Stanford Women Looking To Diversify Their Ways After Rough Night in 84-59 Loss To No. 11 Ohio State

By Morris Phillips

SAN FRANCISCO–Kate Paye hasn’t spent two decades with the Stanford women’s basketball team without developing resilience. And that’s her makeup, not necessarily a characteristic she assumed from her mentor, legendary coach Tara VanDerveer. At this point, her Stanford experience is uniquely hers, for better or worse. And worse was Friday’s sobering loss to Ohio State at the Invisalign Bay Area Women’s Classic at Chase Center.

Paye’s response to a third, aggravating loss this month?

“I love coaching this team. There are three other teams that are here, I wouldn’t want to be in any other locker room. I love the women on our team. We have an incredible staff who work extremely hard. We have to learn from it. This is as our mindfulness coach would tell us, this is information, this is feedback. It doesn’t affect the players or the coaches that we are, the human beings that we are. We have to learn from it, and we have to work to improve,” she said.

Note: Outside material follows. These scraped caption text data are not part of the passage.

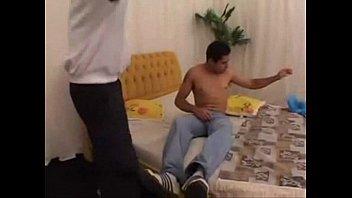 Brasileiro – A primeira vez com outro homem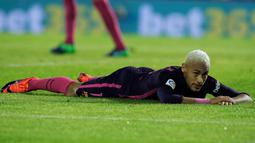 Bintang Barcelona, Neymar, tampak kecewa usai takluk dari Celta Vigo. Kekalahan ini membuat Barcelona turun ke peringkat empat klasemen La Liga. (Reuters/Miguel Vidal)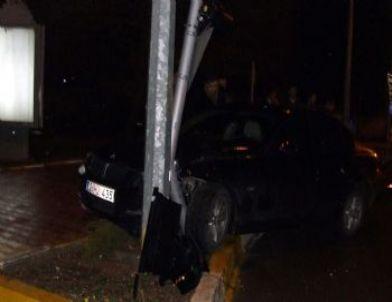 Otomobil Trafik Lambası Direğine Çarptı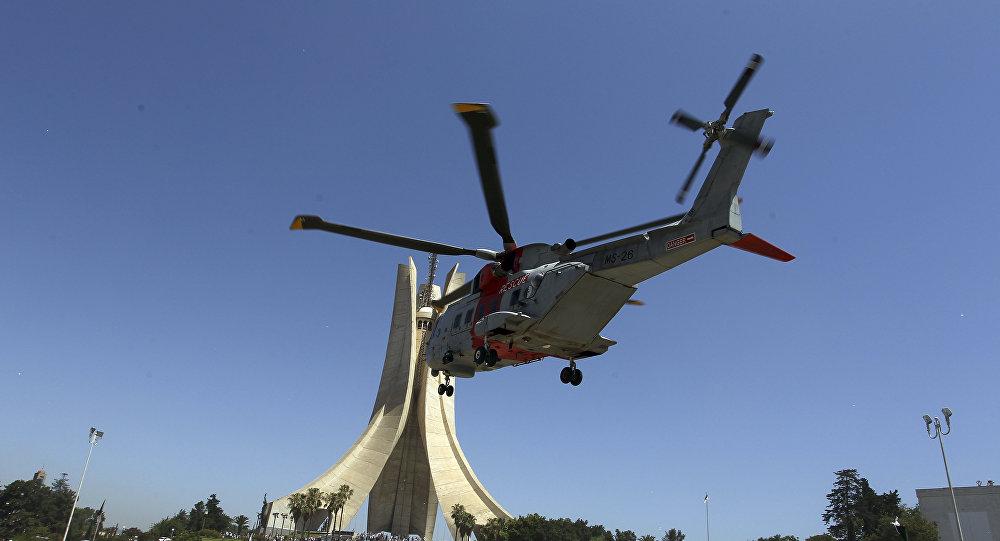Un hélicoptère de l'armée algérieene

Starting with the Cardinal’s fourth quarter defensive hiccup at LSU, Paye’s team has regressed defensively. The host Tigers shot 10 for 17 in that final period, which forced overtime and resulted in a 94-88 loss for Stanford. Rival California found the hot hand early and maintained it in an 83-63 decision that dropped Stanford to 0-1 in the ACC. The Bears set a school record with 18 made threes.

And Friday, Ohio State shot it so well that Stanford resorted to playing zone briefly to break the Buckeyes’ spell. That didn’t make a difference, nor did Stanford’s tardy and lethargic offensive attack.

“I just didn’t come out with the level of aggression I usually do,” said leading scorer Nunu Agara, who looked good in the box score with 17 points, 10 rebounds, but didn’t impress herself. “Just being mentally locked in, staying with things. I think I didn’t do that great of a job in the first half–honestly the first three quarters. I turned it up a little too late. As for our team, we were a little shell-shocked about their press.”

Paye acknowledged that her team’s success shooting the three in the season’s first five games told future opponents to emphasize shutting down Stanford’s perimeter attack. From her perspective, the response has to be to drive and attack the basket. As of yet, that counter hasn’t kicked in. The quality of the opponents hasn’t helped either. Ohio State’s hands-on press proved pesky, forcing 19 turnovers and scoring 17 points off those mistakes.

Stanford’s issues started offensively with just 19 points scored before halftime, then defensively, by allowing Ohio State 51 points after the break.

The Cardinal catch a break after Friday to be home for Christmas. After that, a winnable road trip to SMU and Clemson kicks off conference play. Paye’s mission and her team’s will be to recapture the magic and remember what makes them a formidable team.